While taking a closer look at the logs you may see Heartbeat timeouts may occur on a vmfs datastore connected to the hosts through software based vmk_iscsi adapter.
These timeouts will continue for a long time without any indication of scsi sense code that indicate an ongoing issue, these "Waiting for timed out HB" messages seen in vmkernel will continue for an extended period of time.

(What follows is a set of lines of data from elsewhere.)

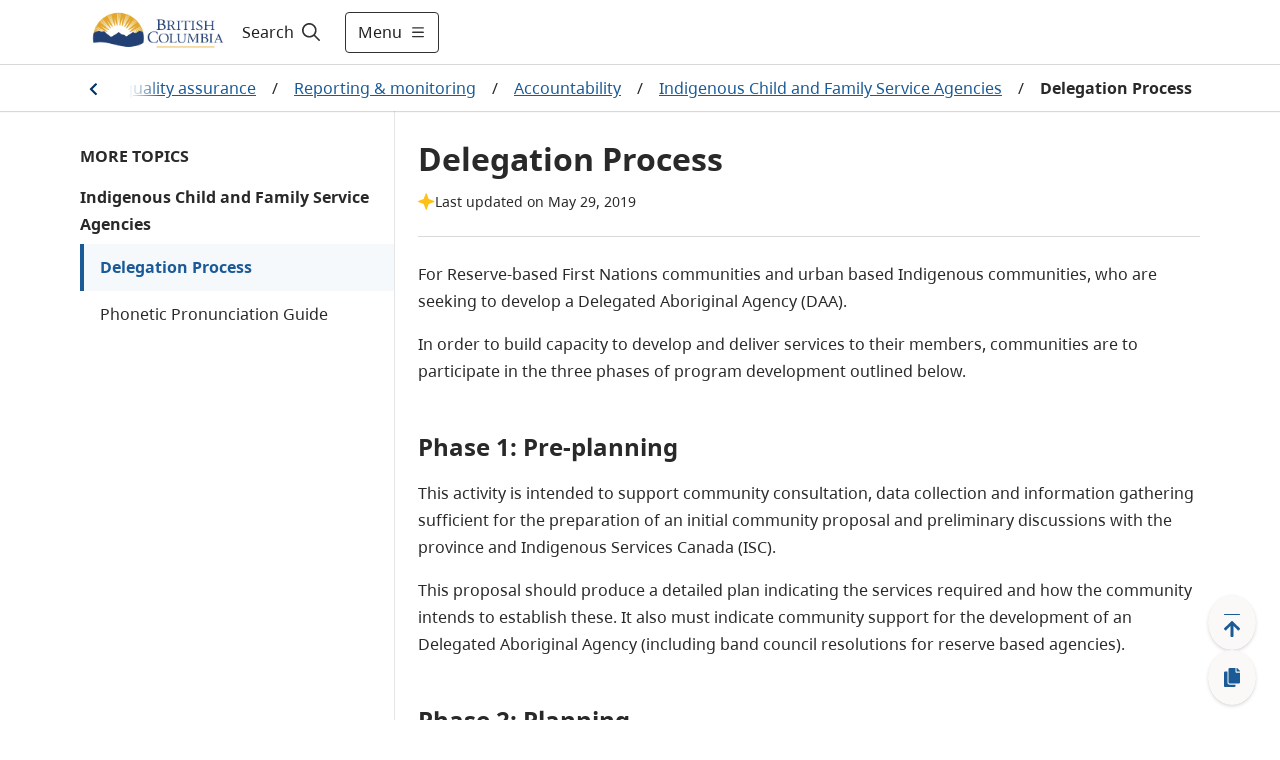

--- FILE ---
content_type: image/svg+xml
request_url: https://www2.gov.bc.ca/icons/leaf-default.svg
body_size: 648
content:
<svg xmlns="http://www.w3.org/2000/svg" xmlns:xlink="http://www.w3.org/1999/xlink" width="32" height="32" viewBox="0 0 32 32">
  <defs>
    <clipPath id="clip-path">
      <rect id="Mask" width="31" height="30" transform="translate(-0.01 -0.02)" fill="#036"/>
    </clipPath>
  </defs>
  <g id="leaf-default" transform="translate(-316 -46)">
    <rect id="base" width="32" height="32" transform="translate(316 46)" fill="rgba(255,255,255,0)"/>
    <g id="leaf" transform="translate(317.01 48.02)" clip-path="url(#clip-path)">
      <path id="Leaf-2" data-name="Leaf" d="M18.317,31.649c-3.942,0-7.581-2.973-9.566-5.341L2.475,28.7A.969.969,0,0,1,1.8,26.887L7.749,24.62C4.924,20.146,5.61,16.628,6.74,14.428c2.314-4.541,8.375-7.258,12.9-7.265A14.88,14.88,0,0,0,29.658,3.269a.982.982,0,0,1,1-.242.969.969,0,0,1,.673.814c1.3,11.866-2.018,22.024-8.61,26.423A7.763,7.763,0,0,1,18.317,31.649Zm-7.541-6c1.91,2.018,6.438,5.973,10.871,3,5.583-3.74,8.6-12.552,7.911-22.77a16.891,16.891,0,0,1-9.915,3.229c-3.854,0-9.223,2.375-11.173,6.189-1.345,2.61-.955,5.516,1.13,8.651a22.2,22.2,0,0,0,13.05-9.613.962.962,0,0,1,1.345-.3.975.975,0,0,1,.3,1.345A23.961,23.961,0,0,1,10.776,25.649Z" transform="translate(-1.191 -1.982)" fill="#036"/>
    </g>
  </g>
</svg>


--- FILE ---
content_type: image/svg+xml
request_url: https://www2.gov.bc.ca/icons/farms-hover.svg
body_size: 1610
content:
<svg xmlns="http://www.w3.org/2000/svg" xmlns:xlink="http://www.w3.org/1999/xlink" width="32" height="32" viewBox="0 0 32 32">
  <defs>
    <clipPath id="clip-path">
      <rect id="Rectangle_775" data-name="Rectangle 775" width="32" height="32" fill="none"/>
    </clipPath>
  </defs>
  <g id="farms-hover" transform="translate(-220 -46)">
    <rect id="base" width="32" height="32" transform="translate(220 46)" fill="rgba(255,255,255,0)"/>
    <g id="farms" transform="translate(220 46)" clip-path="url(#clip-path)">
      <path id="Path_267" data-name="Path 267" d="M57.285,31.865H53.344a.737.737,0,0,1-.711-.759V29.187a.368.368,0,0,0-.356-.38H48.162a.378.378,0,0,1-.329-.524L50.15,22.27h-.793a.378.378,0,0,1-.329-.524l2.282-5.93h-.786a.377.377,0,0,1-.336-.5l1.893-5.776h-.63a.378.378,0,0,1-.329-.524l3.2-8.306a1.043,1.043,0,0,1,1.974,0l3.2,8.306a.378.378,0,0,1-.329.524H58.54l1.893,5.776a.377.377,0,0,1-.336.5H59.3l2.275,5.923a.378.378,0,0,1-.329.523h-.793l2.317,6.021a.378.378,0,0,1-.329.524h-4.07a.368.368,0,0,0-.356.375L58,31.115a.736.736,0,0,1-.711.75m-2.33-2.1h.7a.368.368,0,0,0,.356-.38V27.461a.736.736,0,0,1,.711-.759H59.5a.378.378,0,0,0,.329-.523l-2.1-5.492a.378.378,0,0,1,.329-.523h.808l-2.294-5.93a.378.378,0,0,1,.329-.525h.926L55.939,7.935a.376.376,0,0,1,.335-.5h.489L55.307,3.655,53.85,7.43h.5a.377.377,0,0,1,.336.505l-1.9,5.775h.948a.362.362,0,0,1,.316.5l-2.3,5.952h.813a.378.378,0,0,1,.329.524l-2.12,5.489a.378.378,0,0,0,.329.524h2.782a.736.736,0,0,1,.711.759v1.926a.368.368,0,0,0,.356.38" transform="translate(-30.801 0)" fill="#07294f"/>
      <path id="Path_268" data-name="Path 268" d="M18.705,35.553l.708-2.091a2.537,2.537,0,0,0-.34,0c-.644,0-1.415.113-2.122.113h-.318c-.474,0-.948-.143-1.415-.143a1.7,1.7,0,0,0-.346,0A66.025,66.025,0,0,0,14,40.067c0,.211.042.755-.29.815h-.346c-.4-1.329-.036-3.609-.87-4.423-.633.77-.611,1.065-1.153,1.736a11.938,11.938,0,0,1-2,2.8l-1.063-.113a52.212,52.212,0,0,0,2.157-7.307,6.262,6.262,0,0,1-.934-1.54,9.09,9.09,0,0,1-.453-1.155c-.057-.174-.035-.295-.1-.461s-.276-.46-.382-.7a7.672,7.672,0,0,0-.29-.815c-.149-.264-.333-.347-.488-.581v-.234c0-.06-.17-.083-.191-.113-.248-.362-.425-.7-.771-.815a1.073,1.073,0,0,0-.382-.053c-.318,0-.672.083-1.068.083a2.378,2.378,0,0,1-.389,0c-.311-.113-.559-.415-.962-.468H3.849c-.3,0-.594.1-.912.128-.432-.544-.962-.9-.962-1.918A30.185,30.185,0,0,0,5.745,21.2c.106-.446.177-.944.481-1.163.467.408.509,1.321.962,1.744.276-.143.431-.528.708-.815s.439-.6.672-.6a.219.219,0,0,1,.1,0,6.146,6.146,0,0,1,0,2.1h.905c3.891,0,7.676.113,11.559.113h.587l.771-2.068H21.075c-1.924,0-3.869,0-5.744-.06-1.535,0-3.113-.053-4.7-.06a3.7,3.7,0,0,0-.2-.755,2.045,2.045,0,0,0-1-1.125,2.068,2.068,0,0,0-1.9,0l-.092-.083a1.9,1.9,0,0,0-1.231-.483,1.842,1.842,0,0,0-1.111.37,3.158,3.158,0,0,0-1.139,1.812c-.226.234-.439.476-.651.709A17.6,17.6,0,0,1,.871,23.2,2.13,2.13,0,0,0,0,24.9a4.158,4.158,0,0,0,1.344,3.163l.163.166a1.9,1.9,0,0,0,1.415.657h.142a3.048,3.048,0,0,0,.6-.09,3.178,3.178,0,0,0,.665.34,2.335,2.335,0,0,0,.312.075,4.129,4.129,0,0,0,.707.061A5.334,5.334,0,0,0,6,29.227a2.215,2.215,0,0,0,.155.287,3.772,3.772,0,0,0,.4.491,4.143,4.143,0,0,0,.219.626,4.784,4.784,0,0,0,.29.521,3.308,3.308,0,0,0,.106.407,8.643,8.643,0,0,0,.333.83c.064.143.134.295.2.445a7.444,7.444,0,0,0,.912,1.819c.205.3.022.091.057.9C8.038,37.019,7.4,39.7,6.794,41c-.023,1.155,1.464,1.764,2.547,1.789.017,0,1.078-.958,1.094-.958l1.729-2.605c.177,0,.131,3.187.3,3.135a1.2,1.2,0,0,0,.9.6h.53c.212,0,2.045-.234,2.123-2.68.085-.657.155-1.351.226-2.083.085-.861.17-1.744.283-2.559h.467a8.515,8.515,0,0,0,1.259-.06Z" transform="translate(0 -11.132)" fill="#07294f"/>
    </g>
  </g>
</svg>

If the ESXi host is running 6.7 or higher you may see indications of a Task mgmt command is stuck.

For example:
"Task mgmt request issued to device naa.60002ac000000000000000180007eb79 is stuck"
 


Environment

VMware vSphere ESXi 6.7
VMware vSphere ESXi 6.5
VMware vSphere ESXi 7.0.0

Cause

Due to a race condition inside iscsi_vmk driver, commands and the corresponsing task mgmt process can get stuck at the driver level. 

Resolution

This issue is resolved in vSphere ESXi 7.0 U3f (build number 20036589).
This issue is resolved in vSphere ESXi 6.7 P07 (build number 19898906).
This issue is resolved in vSphere ESXi 6.5 P05 (build number 16576891).


Additional Information

Impact/Risks:

ESXi hosts enters a 'not responding' state after Switch upgrades or Storage node reboots.
Once a host enters a not responding state you will lose manageability over the Host and the vms which reside within.